J’ai commencé à me rapprocher de la scène alors que l’animatrice de la soirée commençait la présentation de Lido Pimienta. C’était la première fois en trois soirs qu’il y avait si peu de monde en arrivant à la scène. Ça ne prendra pas de temps avant que la foule s’amasse, mais quand même. Plus tôt dans la journée, avec une amie rencontrée durant le trajet de téléphérique pour assister au concert de Laura Niquay, on se questionnait à savoir s’il y aurait autant de gens pour Pimienta et Ghetto Kumbé que pour les autres concerts (Cha Wa – Lisa LeBlanc et Franklin Electric – Les Louanges). La réponse apparente serait de dire que non, du moins, pas immédiatement. Comme Julien St-Georges a récemment parlé (avec brio, d’ailleurs) du spectacle de Lido Pimienta alors qu’elle était de passage au FEQ cette année, je n’en dirai pas beaucoup plus. Si ce n’est qu’elle sait faire réagir une foule, dans le bon sens du terme.
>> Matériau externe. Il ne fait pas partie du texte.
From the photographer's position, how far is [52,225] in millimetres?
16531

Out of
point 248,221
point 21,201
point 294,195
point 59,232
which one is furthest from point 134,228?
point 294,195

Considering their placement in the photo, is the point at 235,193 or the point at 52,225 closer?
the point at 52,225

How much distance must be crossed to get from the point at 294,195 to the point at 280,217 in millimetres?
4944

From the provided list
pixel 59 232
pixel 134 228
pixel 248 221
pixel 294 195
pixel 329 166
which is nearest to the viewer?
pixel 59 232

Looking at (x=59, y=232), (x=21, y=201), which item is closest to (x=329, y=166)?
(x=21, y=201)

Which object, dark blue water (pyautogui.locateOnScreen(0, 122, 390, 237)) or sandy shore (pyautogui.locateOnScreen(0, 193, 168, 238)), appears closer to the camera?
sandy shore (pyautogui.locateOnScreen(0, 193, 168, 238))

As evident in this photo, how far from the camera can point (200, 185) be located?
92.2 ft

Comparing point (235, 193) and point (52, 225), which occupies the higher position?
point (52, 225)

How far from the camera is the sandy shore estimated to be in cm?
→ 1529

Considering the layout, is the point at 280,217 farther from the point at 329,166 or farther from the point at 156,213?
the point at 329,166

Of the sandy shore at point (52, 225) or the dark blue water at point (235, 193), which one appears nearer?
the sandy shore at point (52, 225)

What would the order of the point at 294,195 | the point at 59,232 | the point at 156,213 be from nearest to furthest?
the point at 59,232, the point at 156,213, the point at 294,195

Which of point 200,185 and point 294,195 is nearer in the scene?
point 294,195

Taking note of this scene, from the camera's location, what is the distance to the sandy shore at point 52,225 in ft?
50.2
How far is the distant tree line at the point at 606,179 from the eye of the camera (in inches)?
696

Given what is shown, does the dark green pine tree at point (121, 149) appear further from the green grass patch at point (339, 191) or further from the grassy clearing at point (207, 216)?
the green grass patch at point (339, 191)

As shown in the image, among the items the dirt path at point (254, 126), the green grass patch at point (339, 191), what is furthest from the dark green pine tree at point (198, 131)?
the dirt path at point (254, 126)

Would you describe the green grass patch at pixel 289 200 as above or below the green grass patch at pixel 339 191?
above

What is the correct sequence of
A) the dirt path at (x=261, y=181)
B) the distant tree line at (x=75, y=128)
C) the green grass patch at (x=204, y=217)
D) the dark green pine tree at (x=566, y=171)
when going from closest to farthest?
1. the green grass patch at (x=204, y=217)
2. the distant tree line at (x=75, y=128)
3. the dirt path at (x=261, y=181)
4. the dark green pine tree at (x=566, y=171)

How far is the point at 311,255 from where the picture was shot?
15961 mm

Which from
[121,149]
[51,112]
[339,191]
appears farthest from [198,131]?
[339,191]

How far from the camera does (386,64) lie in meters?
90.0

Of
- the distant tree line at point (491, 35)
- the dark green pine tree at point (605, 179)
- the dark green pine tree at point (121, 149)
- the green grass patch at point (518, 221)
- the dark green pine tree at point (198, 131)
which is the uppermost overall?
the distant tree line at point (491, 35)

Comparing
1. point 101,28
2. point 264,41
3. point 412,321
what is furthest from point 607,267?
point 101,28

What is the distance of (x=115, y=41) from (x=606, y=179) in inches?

Sa puissance vocale a fait résonner le chapiteau. Ses quelques paroles échangées en français aussi. Très rapidement, il m’a semblé, elle avait le public dans sa petite poche. Son utilisation d’effets sur sa voix est également très pertinente et intéressante à écouter.

Crédit : Ricochetdesign

Ghetto Kumbé

C’est à Ghetto Kumbé que le FMBM a donné le mandat d’offrir le dernier concert de la scène Hydro-Québec sous le chapiteau à l’Arche. Dès que leurs masques ethnofuturistes fluorescents sont apparus sur la scène, les gens les ont accueillis comme des rock stars. Dès les premières notes, l’audience s’est déchaînée. Les pas de danse se sont enchaînés, les sauts et les mains dans les airs également. Les mélodies afro house ont déclenché une véritable transe dans la foule. « Préparez-vous à danser et à avoir chaud », a lancé l’animatrice de la soirée juste avant le début du spectacle de Ghetto Kumbé. Jamais un avertissement n’aura été si vrai. J’avais l’impression de m’être retrouvée dans un club, littéralement. Dans un club, ou à l’IleSoniq (du moins, comment j’imagine ce festival comme je n’y ai jamais mis les pieds, la musique électro n’étant pas mon fort).

Vers la fin de la prestation, Lido Pimienta les a rejoints sur scène, au grand plaisir de la foule. Elle a poussé la note pendant quelques minutes en dansant, sous les acclamations du public. Vraiment, Ghetto Kumbé était un excellent choix pour faire danser les gens avant de fermer cette scène pour l’année 2022. Celles et ceux qui souhaitaient aller dormir avant le spectacle au lever du soleil (ou simplement en général) ont pu dépenser leurs dernières énergies, alors que celles et ceux qui désiraient continuer la fête étaient énergisés pour le reste de la soirée. Une preuve de plus qu’il s’agissait d’un excellent choix? Les deux rappels qui ont été exigés du groupe.